#### [Consegna]
Risponda alle seguenti domande basandosi sul brano citato.
1. Chi firma la versione italiana di Lo spirito errabondo?
2. Quale pittore spagnolo è l'argomento di uno dei cinque saggi?
3. Quali anni sono indicati tra parentesi accanto al nome di Edmund Burke?

Tutto questo pare necessaria introduzione alle prose di Lo spirito errabondo (The Vagrant Mood, versione italiana di Gianni Pannofino per Adelphi «Piccola Biblioteca», pp. 267, € 15,00), cinque saggi di cui uno su un contemporaneo di Velázquez, il pittore spagnolo Francisco de Zurbarán, gli altri di argomento letterario. Questi ultimi, con il loro predominio di invidia e pettegolezzi su un sia pur superficiale esame delle opere e/o ritratto degli autori, sono l’esatto corrispettivo dello stile di molti racconti anche se certamente non di informazione culturale è il risultato.
Che Kant potesse essere un piccolo borghese importa assai meno delle sue speculazioni; che lo storico e politico Edmund Burke (1729-1797), molto amato dallo stesso Maugham e reazionario ma dalla bella prosa, non seguisse, nella vita privata, i precetti moralistici che propagandava, non sembra particolarmente contraddittorio con la sua opera. Pur se giusnaturalista, Burke non riconosceva la base razionalistica dei diritti dell’uomo, fondamento della rivoluzione francese e degli epigoni di questa, i secessionisti delle colonie americane. Naturalmente, era ferocemente opposto alla Grande rivoluzione.

#### [Dati in esame]
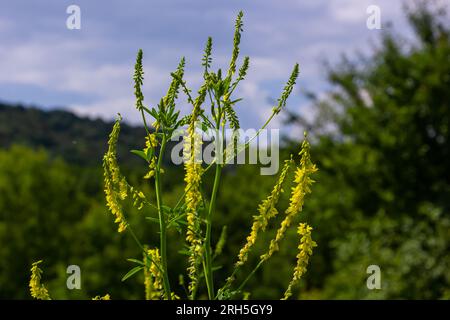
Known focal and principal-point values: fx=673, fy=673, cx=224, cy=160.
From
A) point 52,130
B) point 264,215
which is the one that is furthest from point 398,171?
point 52,130

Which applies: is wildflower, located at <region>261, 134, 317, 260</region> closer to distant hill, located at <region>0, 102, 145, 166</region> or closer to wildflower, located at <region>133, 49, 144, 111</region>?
wildflower, located at <region>133, 49, 144, 111</region>

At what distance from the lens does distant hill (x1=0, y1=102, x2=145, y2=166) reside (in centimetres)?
7394

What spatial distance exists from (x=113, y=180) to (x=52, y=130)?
3384 inches

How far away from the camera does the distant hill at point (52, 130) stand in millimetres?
73938

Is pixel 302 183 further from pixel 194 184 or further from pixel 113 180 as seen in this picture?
pixel 113 180

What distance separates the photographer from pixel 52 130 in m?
86.4

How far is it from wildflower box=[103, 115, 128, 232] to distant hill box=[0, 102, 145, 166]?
224 ft

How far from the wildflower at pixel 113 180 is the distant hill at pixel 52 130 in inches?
2691

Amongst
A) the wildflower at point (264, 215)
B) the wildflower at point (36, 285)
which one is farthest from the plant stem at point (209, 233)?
the wildflower at point (36, 285)

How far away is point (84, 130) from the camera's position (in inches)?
3305

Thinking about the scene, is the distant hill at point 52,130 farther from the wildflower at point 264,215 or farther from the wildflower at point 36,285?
the wildflower at point 264,215

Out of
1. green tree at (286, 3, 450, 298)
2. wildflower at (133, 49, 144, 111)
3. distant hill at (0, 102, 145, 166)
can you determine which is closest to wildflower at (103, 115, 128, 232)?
wildflower at (133, 49, 144, 111)

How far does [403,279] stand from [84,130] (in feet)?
225
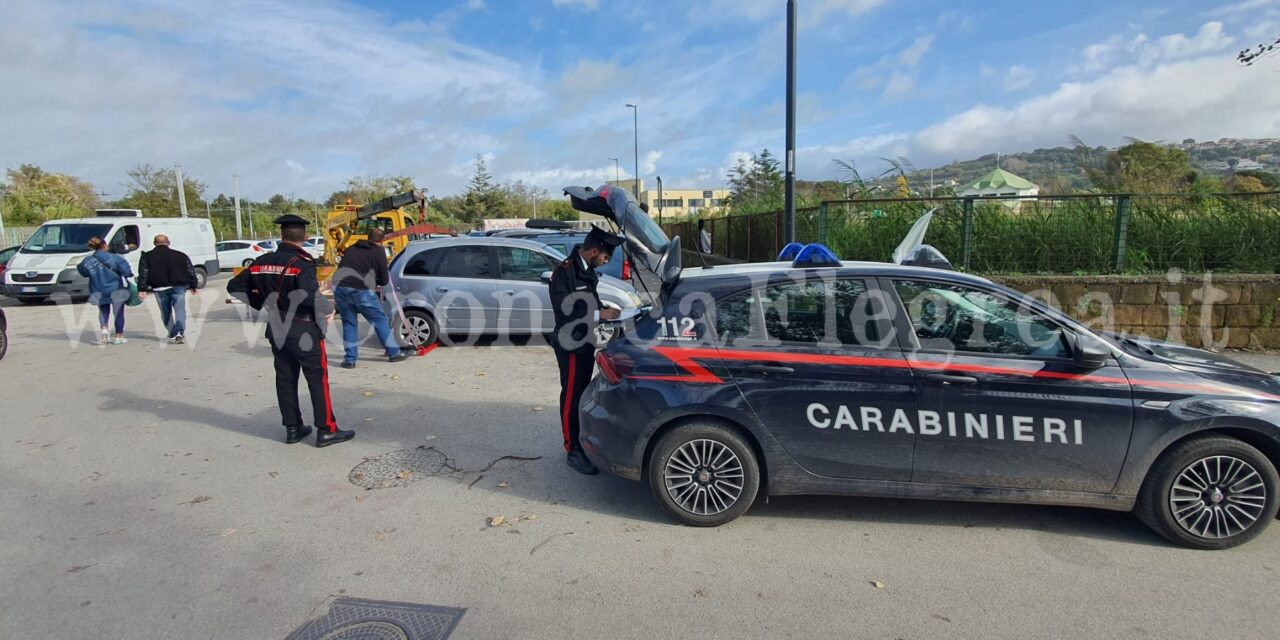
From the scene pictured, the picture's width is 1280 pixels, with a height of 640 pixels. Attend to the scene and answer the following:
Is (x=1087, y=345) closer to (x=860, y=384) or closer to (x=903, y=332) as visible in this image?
(x=903, y=332)

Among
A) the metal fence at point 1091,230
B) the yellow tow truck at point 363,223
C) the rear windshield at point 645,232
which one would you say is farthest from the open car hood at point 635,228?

#### [Risposta]
1. Gianni Pannofino.
2. Francisco de Zurbarán.
3. 1729-1797.